Consegna 1:
Secondo il testo sulla presenza mafiosa negli stadi, quale inchiesta ha svelato i rapporti tra la criminalità organizzata e la tifoseria bianconera?
Consegna 2:
Trascrivi fedelmente il passo del testo sulla presenza mafiosa negli stadi che si apre con le parole contenenti "Il legame tra" e si chiude con "preoccupante.".
Consegna 3:
Scrivi il seguito del testo sulla presenza mafiosa negli stadi, cominciando dopo la sua ultima frase.

Brano estratto:
::::::::

Il legame tra la tifoseria organizzata della
Juventus e clan della ‘ndrangheta è solo il caso simbolo in un mondo, quello
ultras, fatto di rapporti pericolosi e criminali. Ma la presenza mafiosa negli
stadi non si limita a Torino, è articolata in tutta Italia e sempre più
preoccupante.
L’inchiesta
“Alto Piemonte”, che ha svelato i rapporti tra la criminalità organizzata e la
tifoseria bianconera, ha acceso un importante faro su un fenomeno
pericolosamente diffuso in molte curve italiane. Nel microcosmo rappresentato
dalla curva sembrano riprodursi i quattro requisiti del modello mafioso. Attraverso
l’infiltrazione ai vertici dei gruppi ultras, i clan, riescono ad esercitare un
capillare controllo del territorio-curva. Guadagnano un ruolo egemone sui
membri della tifoseria organizzata e, sfruttando quella posizione, riescono a
creare una rete di dipendenze personali in cui gli appartenenti alle
varie compagini risultano essere assoggettati ai capi delle stesse e seguono le
loro indicazioni diventando
così soggetti funzionali al clan, dentro e fuori lo stadio. La curva può così
diventare un bacino di reclutamento per le organizzazioni criminali che possono
sfruttare la propensione alla violenza di certi gruppi ultras.

::::::::

Estratto dei dati:

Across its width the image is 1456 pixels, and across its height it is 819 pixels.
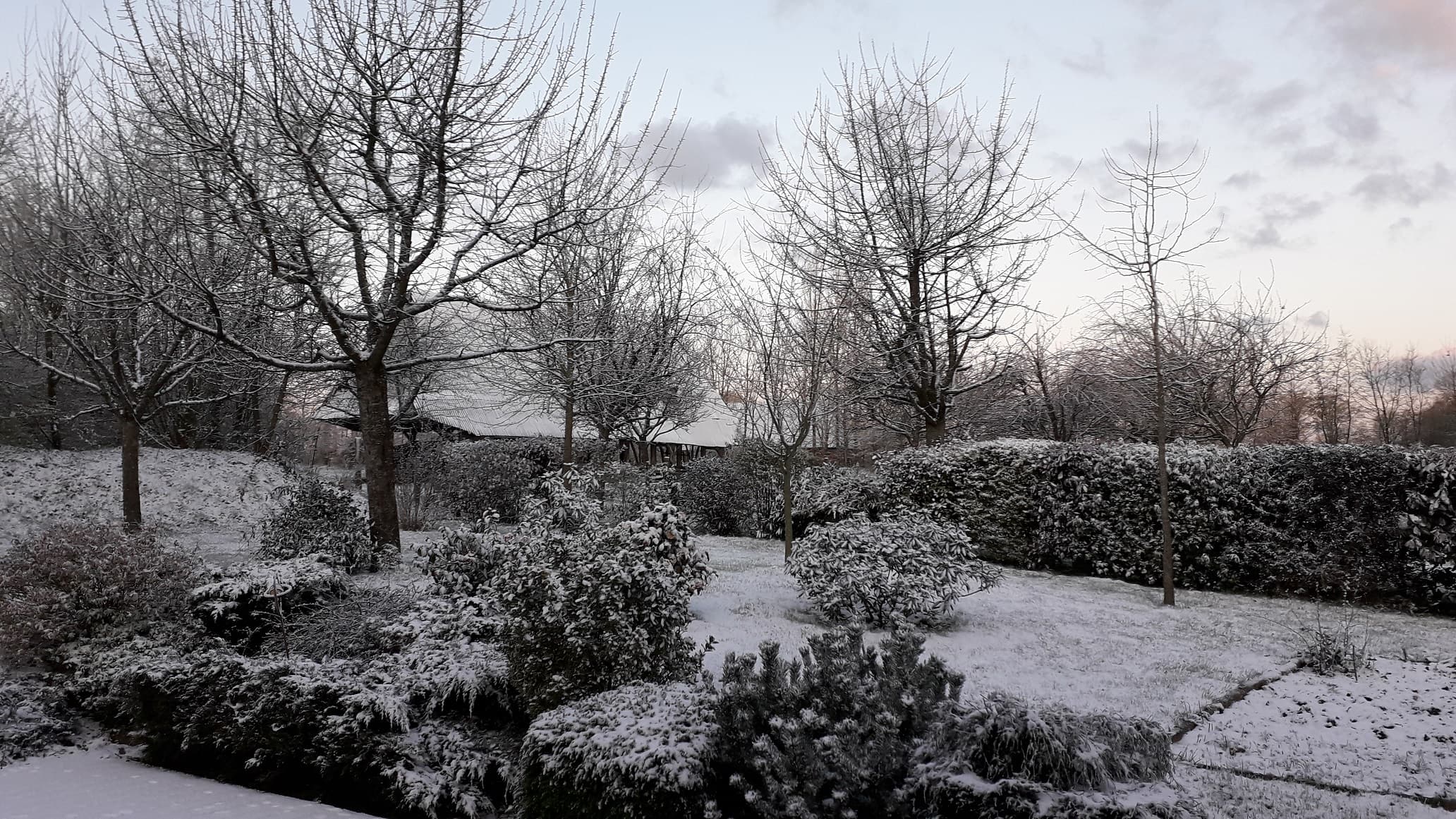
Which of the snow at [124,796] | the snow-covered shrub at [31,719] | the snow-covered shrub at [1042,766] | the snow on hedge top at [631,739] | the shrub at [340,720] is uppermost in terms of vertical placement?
the snow-covered shrub at [1042,766]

::::::::

Risposta corretta 1:
L'inchiesta "Alto Piemonte".

Risposta corretta 2:
Il legame tra la tifoseria organizzata della
Juventus e clan della ‘ndrangheta è solo il caso simbolo in un mondo, quello
ultras, fatto di rapporti pericolosi e criminali. Ma la presenza mafiosa negli
stadi non si limita a Torino, è articolata in tutta Italia e sempre più
preoccupante.

Risposta corretta 3:
Questo
connubio tra criminalità organizzata e mondo ultras sembra aver svolto un ruolo
centrale durante le proteste contro l’apertura di una discarica a Pianura, in provincia
di Napoli, nel 2008. Nel momento culmine dell’emergenza rifiuti, la
protesta legittima dei cittadini che non volevano convivere con i problemi
relativi alla riapertura fu affiancata da quella violenta dei gruppi ultras
manovrati dai clan. Gli interessi della camorra nel settore dello smaltimento
dei rifiuti cozzavano con la riapertura della discarica e dunque
l’organizzazione fece intervenire, al fianco dei manifestanti pacifici, gruppi
di tifosi arruolati nelle curve del San Paolo con il compito di ingaggiare duri
scontri con le forze dell’ordine. Una presenza aliena e combattiva che, come un
esercito privato, si mette al servizio della camorra.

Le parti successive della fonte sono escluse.